Il regarde les gens qu'on ne voit pas, dans la rue, les cafés. Mais c'est pour profiter d'eux. Ou bien pour y chercher quelque chose d'un peu épique, pimenté, de quoi faire rêver le presque vieil homme qu'il est. Ou bien pour se demander ce qui lui arriverait à lui, Emile, si par malheur il se retrouvait dans la même situation, et conclure d'ailleurs qu'il serait bien incapable de se tirer d'affaire. Les derniers mots permettent enfin de comprendre pourquoi il est effectivement un salaud, extraordinaire au sens premier du terme : tout simplement parce qu'il n'a pas voulu voir que les autres ne sont pas différents de lui.

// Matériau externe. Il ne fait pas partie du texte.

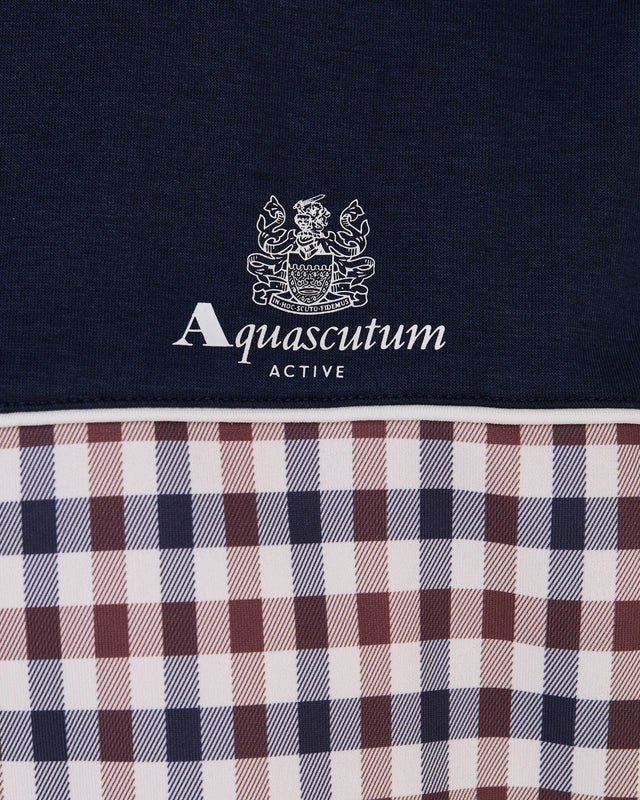 SCUBA CLUB CHECK CREWNECK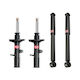 Kayaba Excel G Set Shock Absorbers 4pcs for Dacia Sandero 2012-2018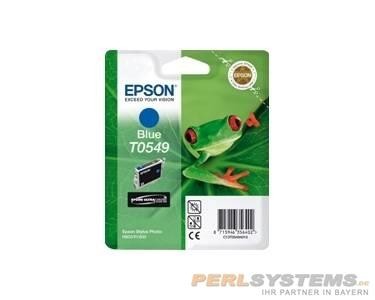 Epson Tintenpatrone T0549 Blue für Stylus Photo R800 R1800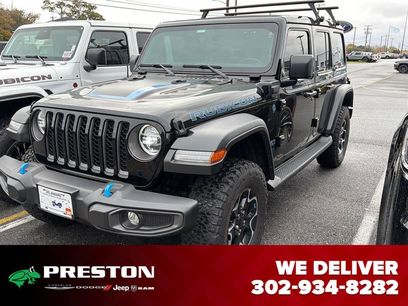 Used 2022 Jeep Wrangler Unlimited Rubicon 4xe w/ Cold Weather Group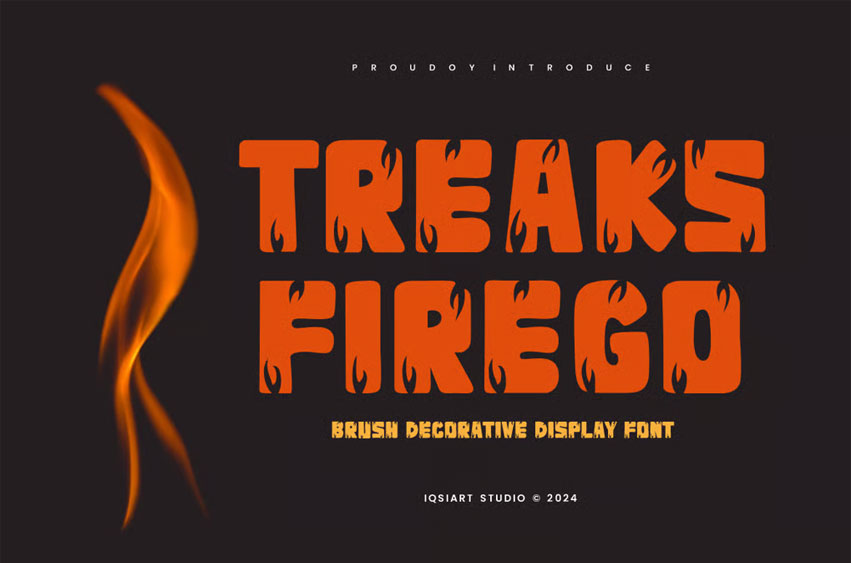 Treaks Firego Font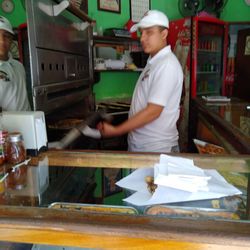 Pizza Metro - Our pizza guy!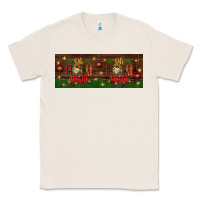 Natural oh holy night Classic Tee - BundleAndBundleShop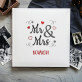 Mr&mrs - Personalizované fotoalbum
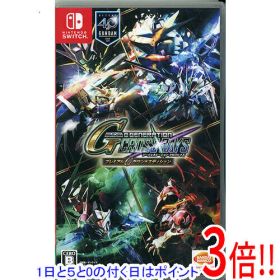 【1日と5.0のつく日、18日はポイント3倍！】【中古】SDガンダム ジージェネレーション クロスレイズ プレミアムGサウンドエディション Nintendo Switch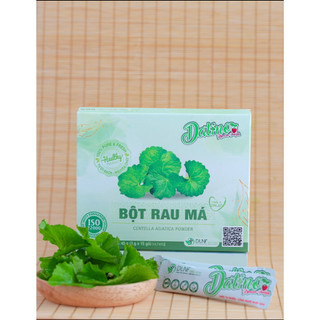 Bột rau má nguyên chất datino 15 gói x 3gram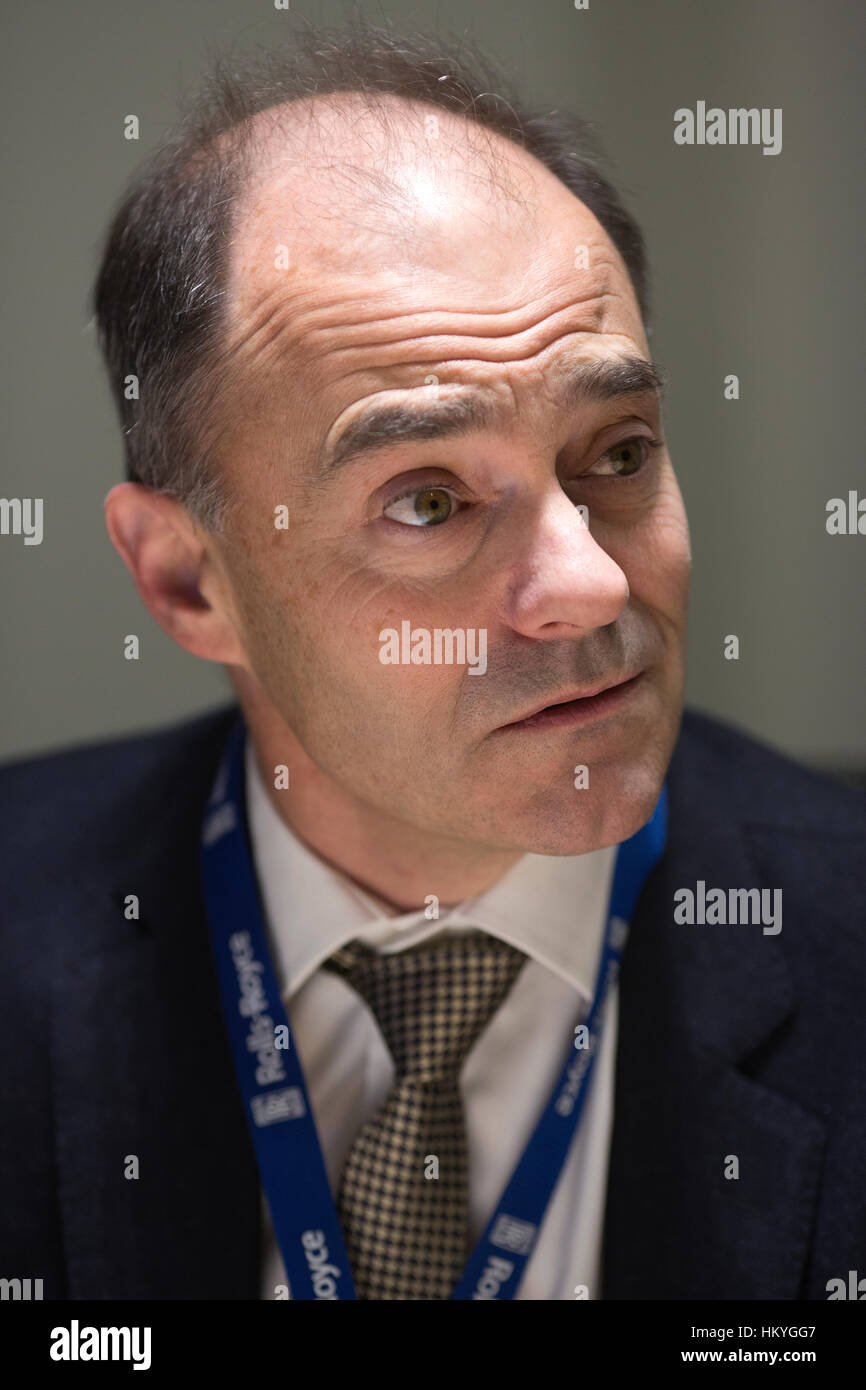 RollsRoyce Chief Executive Warren East, Buckingham Gate, Victoria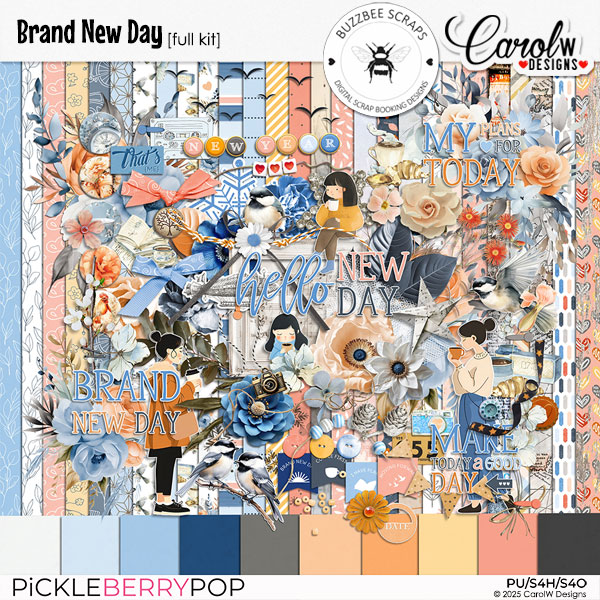 Brand New Day Collab-Full Kit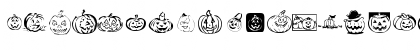 KR Pick A Pumpkin Regular Font KR Pick A Pumpkin Regular Font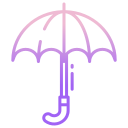 external Umbrella-fashion-and-clothes-icongeek26-outline-gradient-icongeek26 icon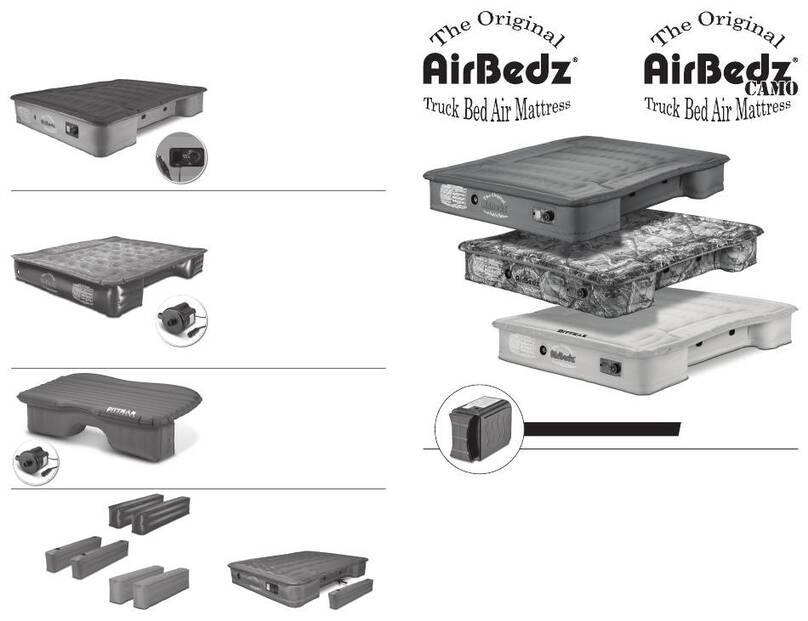 AirBedz 100 Series owner's manual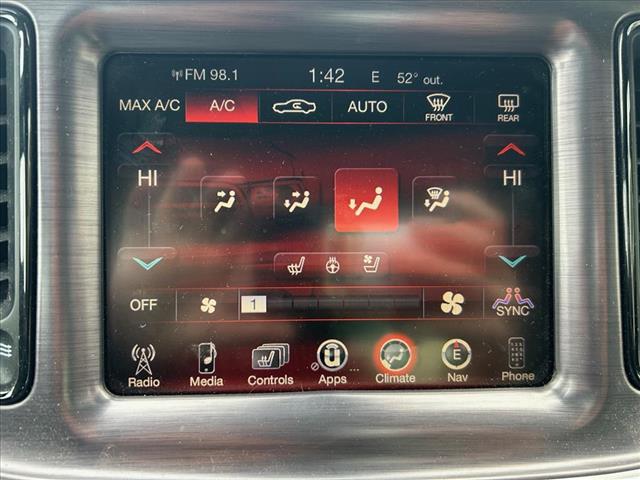 2016 Dodge Challenger SXT Plus:D13295B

Alors qu'il le savait, puisque ça l'a même rendu parfois plus gentil que la moyenne.

Emile Brami est sûrement un très vieil ami. Sinon comment expliquer que le récit des excursions qu'il mène dans des coins reculés et absolument privés de sa mémoire puisse nous sembler aussi naturel que sa conviction d'être mauvais par essence ? Le style est sobre, simple, le canevas de l'histoire, travaillé mais finalement assez basique. Pour saisir ce qu'il y a au coeur des étranges affinités que ce livre tisse entre l'auteur et son lecteur, il faut retourner à la fascination de l'enfant qui aimerait bien «voir avec les mains» mais, sachant que cela lui est impossible, continue en désespoir de cause de fixer le mécanisme du jouet dans la vitrine. Il voudrait bien savoir si Emile l'africain est un vrai méchant ou un gentil contrarié, parce que c'est une question sérieuse, tout de même ; s'il est Emile Brami ou bien juste l'un des personnages qui doivent se bousculer à l'intérieur de sa carcasse déformée par toute cette agitation du dedans ; et même, plus tragiquement, s'il existe en réalité des gens bien.

Alors le lecteur redevenu un simple gosse curieux prend garde à ne pas lâcher le fil des phrases et se retrouve ébahi et méditatif, une fois sa lecture achevée, à se demander si par hasard il n'aurait pas compris ce qu'Emile voulait dire.